The Mexican peso has emerged as a resilient performer in recent weeks, appreciating to 18.03 per US dollar on December 11—a 0.81% gain for the day—amid year-end market positioning and broader financial volatility. The support comes largely from carry trade inflows, a strategy that has become deeply embedded in Mexico’s foreign exchange dynamics. With Mexico’s benchmark interest rate at 7.25% in November—well above the US range of 3.50–3.75%—the yield differential continues to attract short-term capital seeking returns.
Carry trades involve borrowing in low-interest currencies such as the US dollar or Japanese yen and investing in higher-yielding assets, including Mexican government bonds like Cetes, which offered a 7.65% annual yield as of December 9. The arbitrage opportunity between funding and investment rates has made Mexico a favored destination for speculative capital. According to the Mexican Institute of Finance Executives (IMEF), such trades accounted for 78% of foreign exchange transactions in the country last year, underscoring their systemic role.

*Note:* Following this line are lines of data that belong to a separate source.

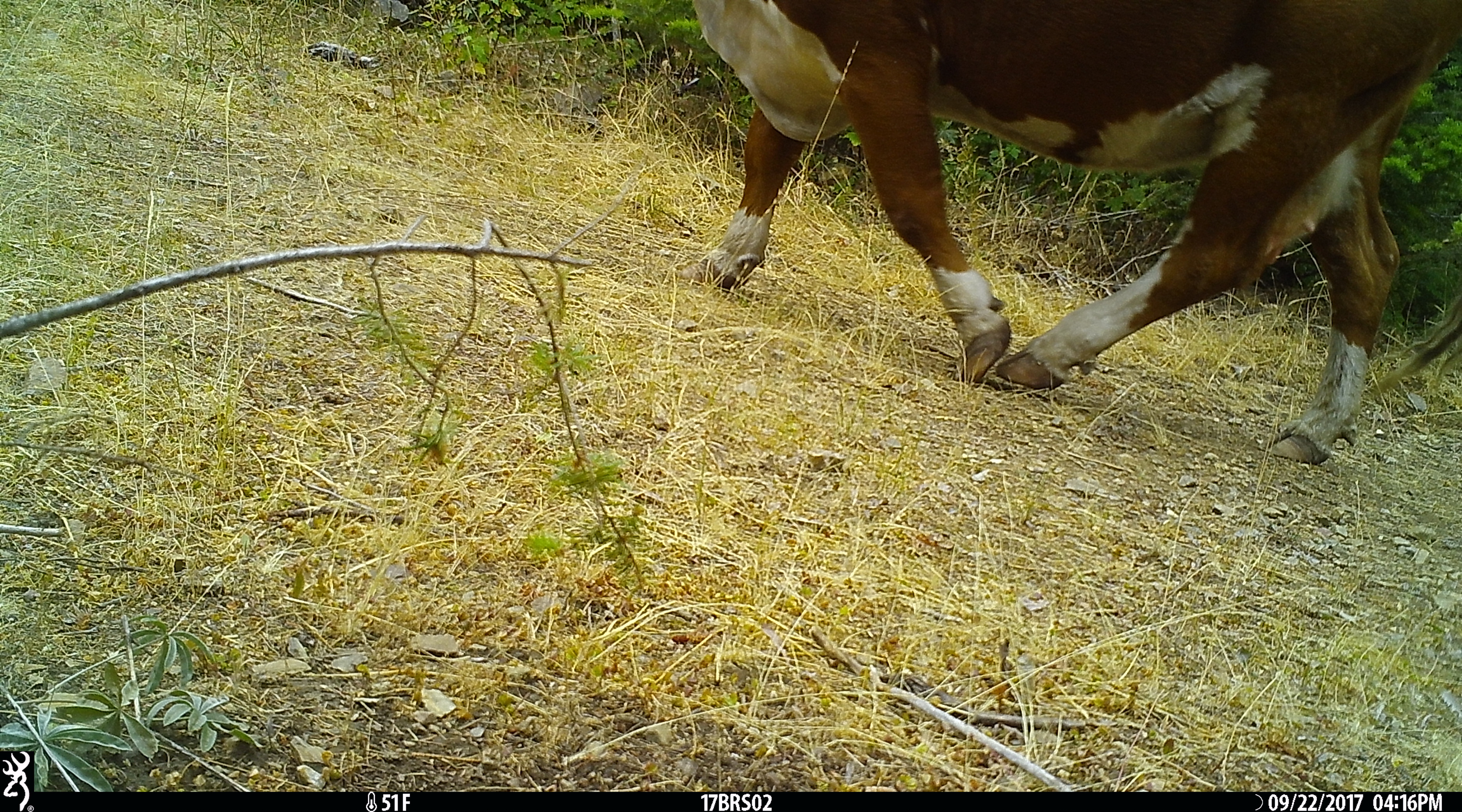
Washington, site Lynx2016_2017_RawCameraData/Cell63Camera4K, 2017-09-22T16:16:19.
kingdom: Animalia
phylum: Chordata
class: Mammalia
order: Artiodactyla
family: Bovidae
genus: Bos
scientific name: Bos taurus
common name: domestic cattle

This influx of capital has helped stabilize the peso even as global risk sentiment has fluctuated. Yet the strategy’s popularity also reveals vulnerabilities. Analysts caution that the peso is nearing overbought territory, suggesting limited room for further appreciation. Moreover, political uncertainty—particularly around institutional reforms—could dampen investor confidence, triggering a reversal in flows.
The peso’s resilience reflects global rate divergence more than domestic fundamentals—making it vulnerable to sudden shifts in sentiment.
The peso’s fate is increasingly tethered to expectations surrounding global monetary policy, especially decisions by the US Federal Reserve. Should rate differentials narrow due to easing in Mexico or tightening abroad, the incentives underpinning carry trades could erode rapidly. In such a scenario, unwinding positions may amplify volatility in Mexico’s currency markets.
While the current environment highlights Mexico’s integration into global capital flows, it also raises questions about the sustainability of relying on yield-seeking capital. The structural appeal of high real interest rates may support inflows in the near term, but they come with trade-offs. A persistently strong peso could complicate inflation targeting or weigh on export competitiveness, particularly if it diverges from fundamentals.
The peso’s recent appreciation reflects more than domestic strength; it is a function of global liquidity conditions and investor appetite for risk-adjusted returns. As such, its trajectory remains exposed to external shocks and policy recalibrations abroad. For policymakers and investors alike, the challenge lies in balancing short-term capital inflows with long-term macroeconomic stability.